ClubProGuy: When puzzling out the new rules, go big on the BS
In the fall of 1993, while en route from Kansas City to Toluca, Mexico, for the season opening Telmex Classic, I bought a rain suit from Nevada Bob’s in Lubbock, Texas. The Nevada Bob’s sales associate, Darla, made a convincing pitch, explaining to me how “seam-sealed” waterproof suits were a marketing con perpetuated by big-name brands to command big-time prices. She suggested that the $39 Sunday Slicker® from Aureus, with its celebrated water-repellant “properties,” would be sufficient for most extreme weather.
Three days later I’m walking down the fourth fairway at Toluca CC in a light mist, feeling like I’m midway through a full-immersion baptism. Why do I tell this story? To illustrate how people will believe almost anything you say if you sell it with conviction. Darla didn’t deserve the trust I invested in her (to say nothing of a sales commission), but she projected such authority on the subject of rain suits that I figured she had to know what she was talking about.
Just like the vexing science of fabric performance, the recent rules tweaks crafted by golf’s governing bodies have caused mass confusion. My recommendation is to use this chaos to your advantage by positioning yourself as the authority. Right now you might be saying, “But CPG, I don’t know jack about the new rules!” Holmes, it doesn’t matter. Act like you know them. Anoint yourself Rules Aficionado, and your foursome will cede tremendous power to you.

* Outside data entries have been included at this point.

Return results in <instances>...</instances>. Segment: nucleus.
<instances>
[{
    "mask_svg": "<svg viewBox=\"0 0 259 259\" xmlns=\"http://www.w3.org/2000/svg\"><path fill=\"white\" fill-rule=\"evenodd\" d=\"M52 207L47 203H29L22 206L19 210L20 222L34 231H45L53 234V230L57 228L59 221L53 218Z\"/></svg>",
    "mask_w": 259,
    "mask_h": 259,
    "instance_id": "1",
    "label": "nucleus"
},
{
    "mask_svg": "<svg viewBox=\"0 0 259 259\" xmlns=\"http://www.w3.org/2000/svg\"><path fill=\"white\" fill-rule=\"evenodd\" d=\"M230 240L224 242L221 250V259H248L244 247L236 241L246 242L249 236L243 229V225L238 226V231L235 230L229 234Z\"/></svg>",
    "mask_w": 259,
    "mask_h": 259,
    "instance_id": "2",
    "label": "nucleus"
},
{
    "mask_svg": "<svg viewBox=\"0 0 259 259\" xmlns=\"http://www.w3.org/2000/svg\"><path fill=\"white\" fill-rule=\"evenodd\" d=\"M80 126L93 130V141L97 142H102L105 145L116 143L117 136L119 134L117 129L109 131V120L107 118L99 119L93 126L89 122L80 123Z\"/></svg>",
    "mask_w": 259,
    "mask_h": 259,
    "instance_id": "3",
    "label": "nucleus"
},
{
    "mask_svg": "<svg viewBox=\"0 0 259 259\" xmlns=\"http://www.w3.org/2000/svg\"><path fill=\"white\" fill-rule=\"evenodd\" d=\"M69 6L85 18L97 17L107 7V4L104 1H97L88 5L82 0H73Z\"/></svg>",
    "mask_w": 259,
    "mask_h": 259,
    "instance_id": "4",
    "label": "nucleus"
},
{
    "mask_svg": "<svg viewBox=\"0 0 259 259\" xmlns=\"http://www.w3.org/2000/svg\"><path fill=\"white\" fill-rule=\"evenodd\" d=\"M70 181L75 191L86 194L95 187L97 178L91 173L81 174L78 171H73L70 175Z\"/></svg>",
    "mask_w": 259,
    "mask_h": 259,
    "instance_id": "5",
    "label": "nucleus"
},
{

Scenario No. 1: On the front nine of a big money game, you (totally justifiably) destroy your putter in a fit of rage. Inform your group that the new rules permit continued use of the mangled flatstick. (Mention “altered outside the course of normal play” — that should do it.) Not only that, they allow you to roll the rock using anyone else’s putter. You opt for your homeboy Stan’s PXG Gunboat H and get white hot on the back, picking clean the pockets of every bro in your foursome.
Scenario No. 2: You’re down a critical bet on the 17th hole and hit a center-cut drive into a monster divot. Without hesitation, you snap up your ball, towel it off and drop it (from knee height) onto the short stuff. When your playing competitor comes over to question the drop, confidently tell him that new rule 9-1B not only allows for but mandates a drop in this situation. You might even ask him if he’d seen DeChambeau do the exact same thing at the Valspar. Trust me, he’ll be suspicious, but your certitude will have planted enough doubt in his mind that he’ll let it go. Moments later you make a clutch 4-net-3 and…it’s payday!
Use rules czardom to your advantage. You’ll rake all season.
@ClubProGuy is a Lynx Ambassador, SwingU Master Faculty Member, and a Sagittarius.